Il richiedente asilo ha riferito che nel paese d’origine lavorava come meccanico ma guadagnava poco. Uno zio paterno gli aveva trovato un lavoro in Libia ed era partito nel 2016. Per pagargli il viaggio lo zio aveva preso un prestito che egli avrebbe dovuto restituire con i soldi guadagnati in Libia, ma non essendo ancora riuscito a restituire i soldi ricevuti in prestito, non poteva tornare nel suo paese. Anche davanti al tribunale il ricorrente ha confermato di aver lasciato il (OMISSIS) per ragioni economiche.
A sostegno della decisione di rigetto, il tribunale ha rilevato come i fatti narrati, pur se attendibili e coerenti non consentivano di riconoscere lo status di rifugiato, in assenza del timore di persecuzione per i motivi di cui alla Convenzione di Ginevra nè di pervenire al riconoscimento della protezione sussidiaria in quanto non erano stati dedotti elementi per ritenere che, in caso di rientro del richiedente nel paese d’origine, questi potesse subire un danno grave. Il tribunale ha accertato, altresì, attraverso le fonti consultate, che in (OMISSIS) non sussiste una situazione di violenza indiscriminata dovuto all’esistenza di un conflitto armato interno. Il tribunale ha, infine, rilevato come il ricorrente non aveva dedotto alcuna situazione di particolare vulnerabilità, dimodochè non si ravvisavano rischi specifici in caso di rimpatrio.
Contro il decreto del medesimo Tribunale è ora proposto ricorso per cassazione sulla base di quattro motivi.
Il Ministero dell’Interno ha resistito con controricorso.
Diritto
CONSIDERATO
che:
Il ricorrente censura la decisione del Tribunale: (i) sotto un primo profilo, per omesso/contraddittorio esame circa un fatto decisivo per il giudizio che è stato oggetto di discussione tra le parti: la condizione di pericolosità e la situazione di violenza generalizzata esistente in (OMISSIS); (ii) sotto un secondo profilo, per omesso esame delle dichiarazioni rese dal ricorrente alla C.T. e delle allegazioni portate in giudizio per la valutazione della condizione personale del richiedente, in relazione all’art. 360 c.p.c., comma 1, n. 3. (rectius n. 5); (iii) sotto un terzo profilo, per violazione del D.Lgs. n. 251 del 2007, art. 14 in relazione all’art. 360 c.p.c., comma 1, n. 3, perchè erroneamente, il Tribunale non aveva riconosciuto i presupposti, per la concessione della protezione sussidiaria, cui il ricorrente aveva diritto, in ragione delle attuali condizioni sociopolitiche del paese d’origine, (iv) sotto un quarto profilo, per violazione del D.Lgs. n. 286 del 1998, art. 5, comma 6 e art. 19 in relazione all’art. 360 c.p.c., comma 1, n. 3, essendo vietata l’espulsione dello straniero che possa essere perseguitato nel paese d’origine o che ivi possa correre gravi rischi per le sue condizioni oggettive di vulnerabilità. Omessa applicazione dell’art. 10 Cost..

### Esplora il materiale
[1] Trascrivi dall'estratto il passo che si apre con le parole contenenti "A sostegno della" e si chiude con "caso di rimpatrio.".
[2] Secondo l'estratto, in quale anno il richiedente asilo era partito per la Libia?
[3] Come si traduce in inglese questa frase dell'estratto: "Il Ministero dell’Interno ha resistito con controricorso."?

### Dati forniti
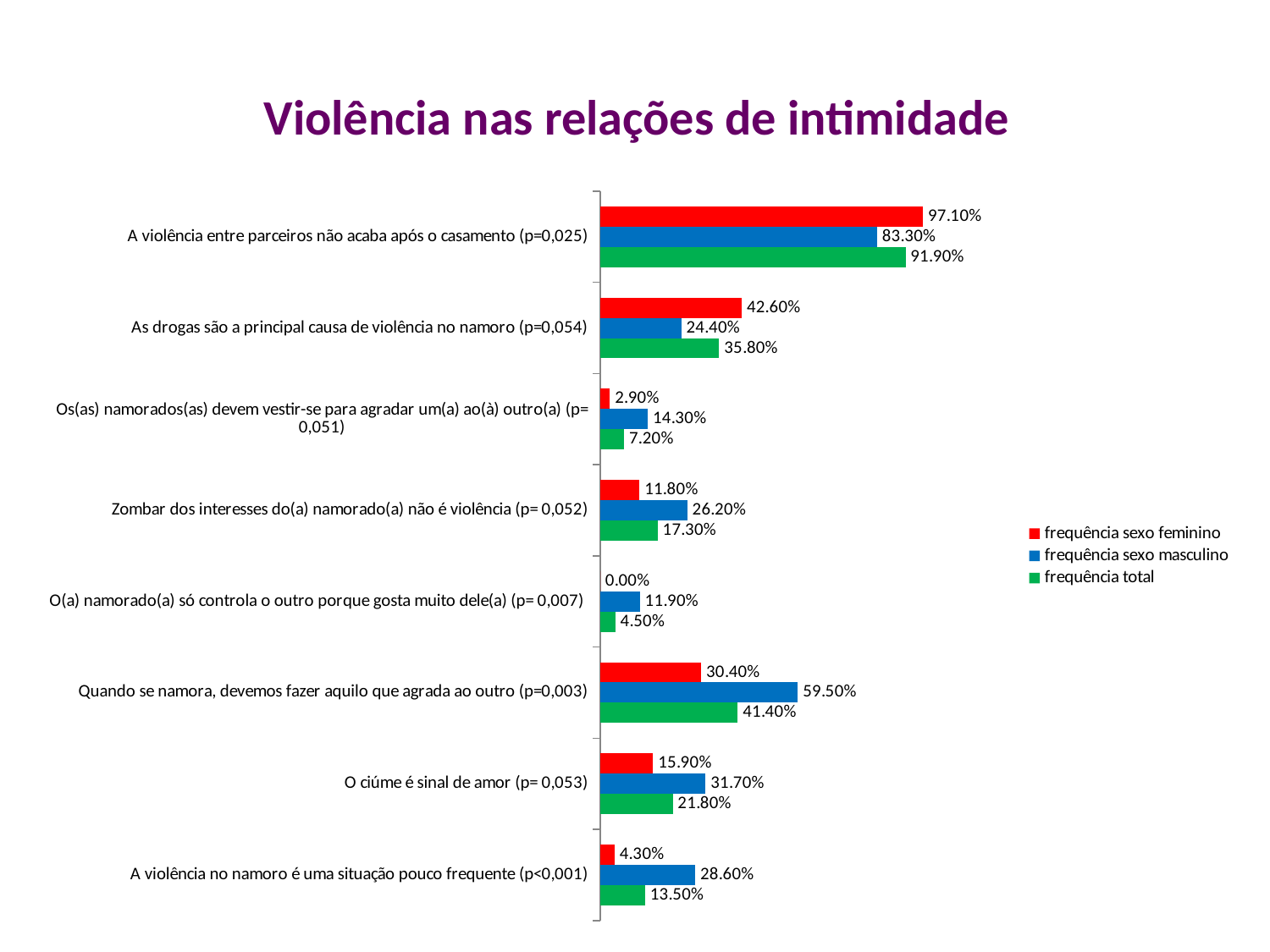
What is the 'frequência sexo masculino' value for 'Quando se namora, devemos fazer aquilo que agrada ao outro'? 59.50% What kind of chart is shown on the slide? Bar chart Which statement has the highest 'frequência total' value? A violência entre parceiros não acaba após o casamento What is the 'frequência sexo feminino' value for 'O(a) namorado(a) só controla o outro porque gosta muito dele(a)'? 0.00% What is the 'frequência total' value for 'O ciúme é sinal de amor'? 21.80% For 'As drogas são a principal causa de violência no namoro', which is larger: 'frequência sexo feminino' or 'frequência sexo masculino'? frequência sexo feminino How many series does the legend list? 3 Which colour represents 'frequência total' in the chart? Green What is the difference between the 'frequência sexo masculino' and 'frequência sexo feminino' values for 'A violência no namoro é uma situação pouco frequente'? 24.30% What is the 'frequência sexo feminino' value for 'A violência entre parceiros não acaba após o casamento'? 97.10% Which statement has the lowest 'frequência sexo masculino' value? O(a) namorado(a) só controla o outro porque gosta muito dele(a) How many statements (categories) are shown in the chart? 8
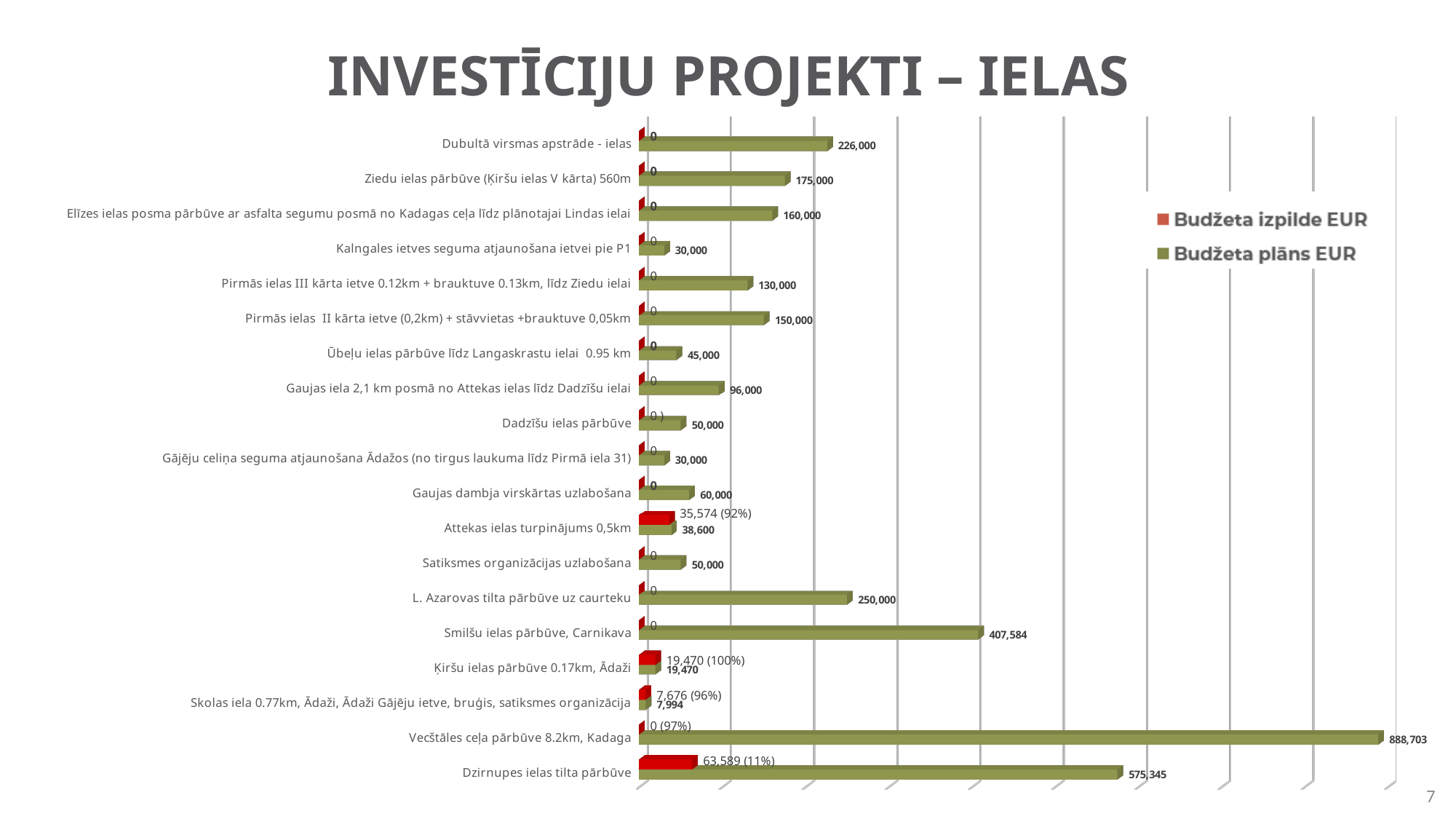
How many categories (projects) are plotted on the chart? 19 Which has a larger Budžeta plāns EUR value: L. Azarovas tilta pārbūve uz caurteku or Dubultā virsmas apstrāde - ielas? L. Azarovas tilta pārbūve uz caurteku What is the Budžeta izpilde EUR value for Dzirnupes ielas tilta pārbūve? 63,589 (11%) What is the Budžeta plāns EUR value for Vecštāles ceļa pārbūve 8.2km, Kadaga? 888,703 Which colour represents the Budžeta izpilde EUR series in the legend? red What is the difference in Budžeta plāns EUR between Vecštāles ceļa pārbūve 8.2km, Kadaga and Dzirnupes ielas tilta pārbūve? 313,358 What is the Budžeta plāns EUR value for Smilšu ielas pārbūve, Carnikava? 407,584 Which project has the lowest Budžeta plāns EUR value? Skolas iela 0.77km, Ādaži, Ādaži Gājēju ietve, bruģis, satiksmes organizācija How many series does the legend list? 2 What is the Budžeta plāns EUR value for Attekas ielas turpinājums 0,5km? 38,600 Which project has the highest Budžeta plāns EUR value? Vecštāles ceļa pārbūve 8.2km, Kadaga What kind of chart is shown on the slide? bar chart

### Risposte fornite
[1]
A sostegno della decisione di rigetto, il tribunale ha rilevato come i fatti narrati, pur se attendibili e coerenti non consentivano di riconoscere lo status di rifugiato, in assenza del timore di persecuzione per i motivi di cui alla Convenzione di Ginevra nè di pervenire al riconoscimento della protezione sussidiaria in quanto non erano stati dedotti elementi per ritenere che, in caso di rientro del richiedente nel paese d’origine, questi potesse subire un danno grave. Il tribunale ha accertato, altresì, attraverso le fonti consultate, che in (OMISSIS) non sussiste una situazione di violenza indiscriminata dovuto all’esistenza di un conflitto armato interno. Il tribunale ha, infine, rilevato come il ricorrente non aveva dedotto alcuna situazione di particolare vulnerabilità, dimodochè non si ravvisavano rischi specifici in caso di rimpatrio.

[2] Nel 2016.

[3] The Ministry of the Interior resisted with a counter-appeal.